Online Data Processing at Scale
COM2 Level 4
Executive Classroom, COM2-04-02
closeAbstract
The ubiquitous online data bring opportunities of insightful analytics, as well as the challenges of system processing at large scale. Online data are generally processed in two fundamental fashions: stream processing to meet the needs of real-time application, and transaction processing to address the coordination of short atomic computations. In this thesis, we look into the problems of scalable online data processing in distributed database systems, and specifically focus on the design and optimization of the key operators and protocols in real-time OLAP (online analytical processing) and OLTP (online transaction processing). In particular, we investigate the techniques for scalable distributed stream join processing, efficient distributed transaction management, and adaptive and speculative concurrency control protocol.

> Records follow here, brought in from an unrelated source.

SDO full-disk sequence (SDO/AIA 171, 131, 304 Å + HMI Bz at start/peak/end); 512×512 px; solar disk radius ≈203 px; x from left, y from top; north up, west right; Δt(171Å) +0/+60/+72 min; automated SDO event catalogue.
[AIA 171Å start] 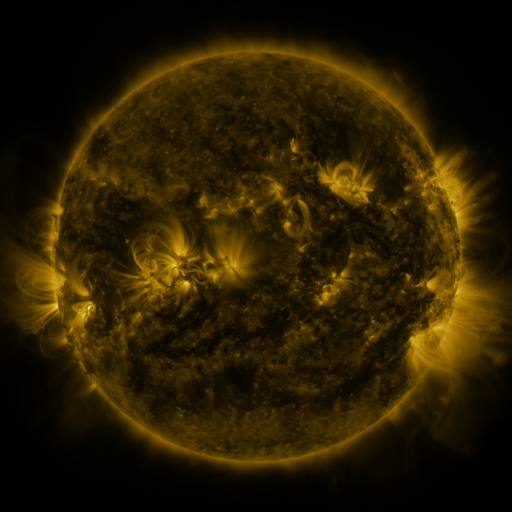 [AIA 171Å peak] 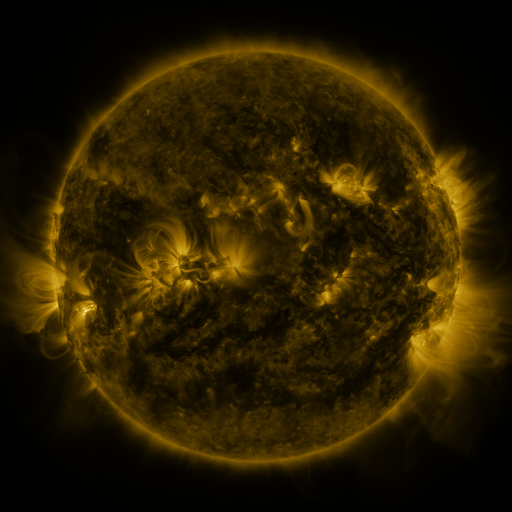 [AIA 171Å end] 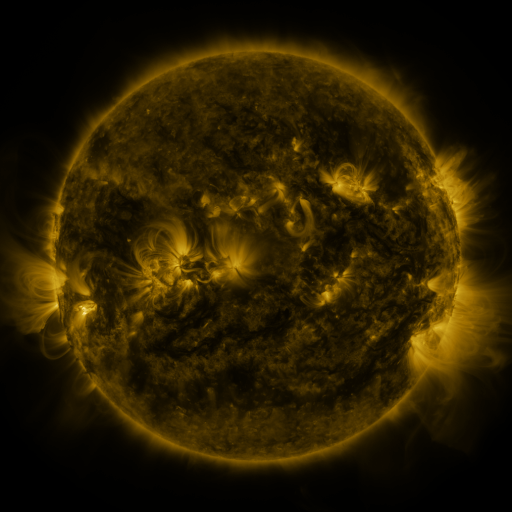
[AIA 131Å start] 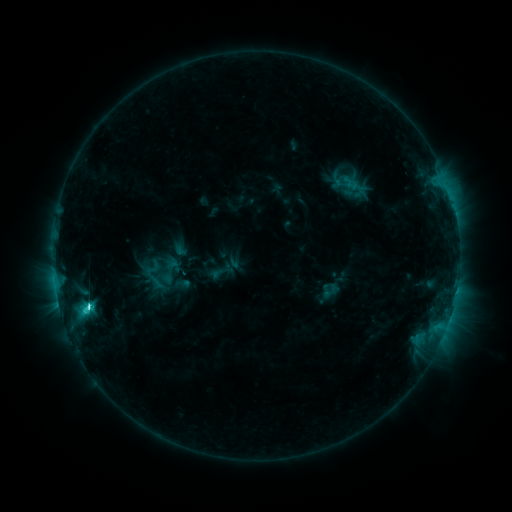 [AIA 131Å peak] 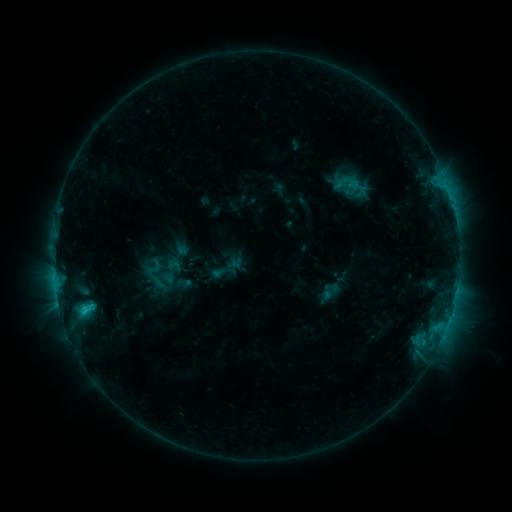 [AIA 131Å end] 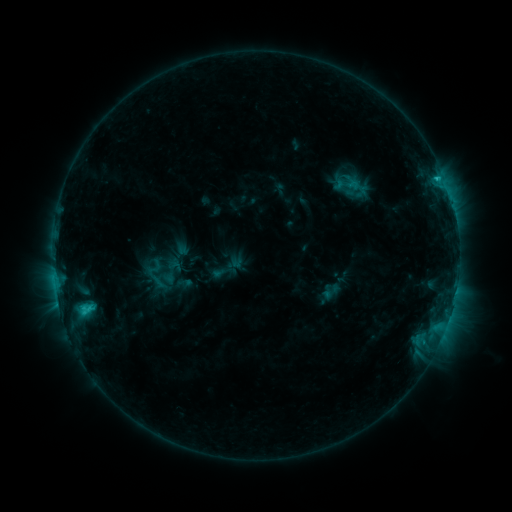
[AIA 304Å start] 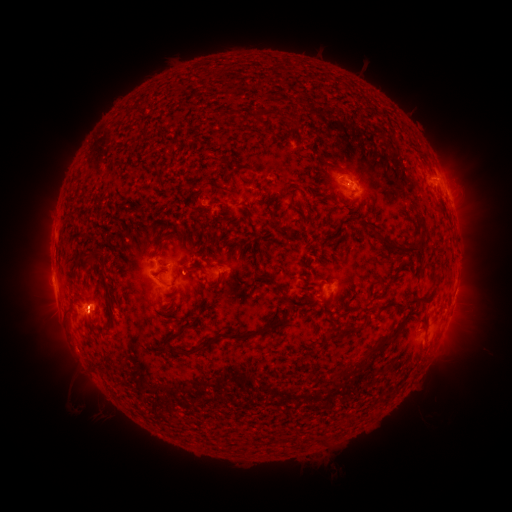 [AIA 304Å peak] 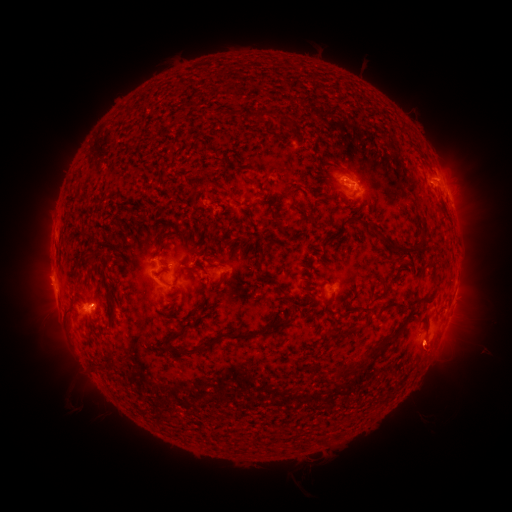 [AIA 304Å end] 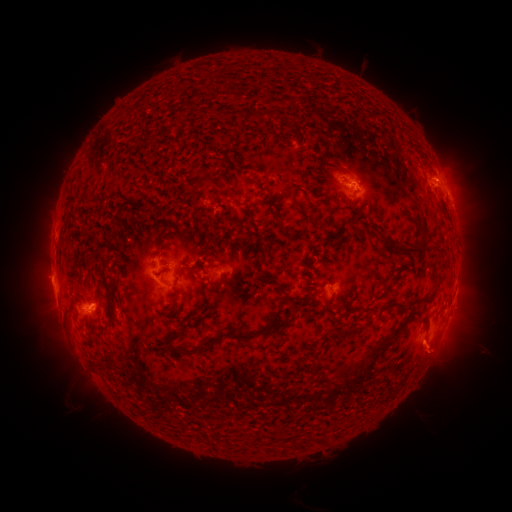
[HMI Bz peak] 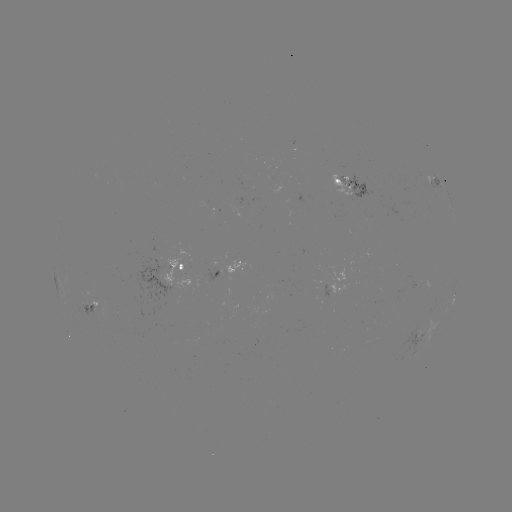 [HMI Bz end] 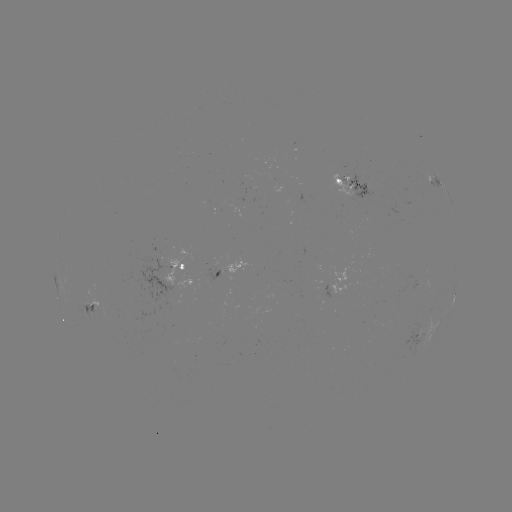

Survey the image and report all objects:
emerging-flux region: (354, 182)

First, efficient and scalable stream joins play an important role in performing realtime analytics for many cloud applications. However, like in conventional database processing, online theta-joins over data streams are computationally expensive and moreover, being memory-based processing, they impose high memory requirement on the system. To improve the memory efficiency and scalability of distributed stream join processing, we propose a novel stream join model, called join-biclique, which organizes a large cluster as a complete bipartite graph. Join-biclique benefits parallel stream join processing in a distributed setting, and meanwhile suppresses memory consumption for the maintenance of join state.
Second, shared-nothing architecture has been widely used in distributed databases to achieve good scalability. While it offers superior performance for local transactions, the overhead of processing distributed transactions can degrade the system performance significantly. The key contributor to the degradation is the expensive two-phase commit (2PC) protocol used to ensure atomic commitment of distributed transactions. To address this issue , we propose a transaction management scheme called LEAP to avoid the 2PC protocol within distributed transaction processing. Instead of processing a distributed transaction across multiple nodes, LEAP converts the distributed transaction into a local transaction. This benefits the processing locality and facilitates adaptive data repartitioning when there is a change in data access pattern.
Third, existing concurrency control protocols for OLTP perform remarkably well under specific workloads or access patterns that they have been designed for. However, they often do not scale well when the workload is dynamic. To tackle the challenge of dynamic workloads, we propose an Adaptive and Speculative Optimistic Concurrency Control protocol (ASOCC) for effective transaction processing. Based on the real-time monitoring of data access frequency, ASOCC adaptively embeds two-phase locking (2PL) into the OCC scheme to facilitate superior contention resolution with reduced transaction aborts. Further, ASOCC dynamically inspects the correlation of data accesses and exploits such information to perform speculative transaction restart to save the CPU cycles wasted on the processing of transactions that are destined to abort.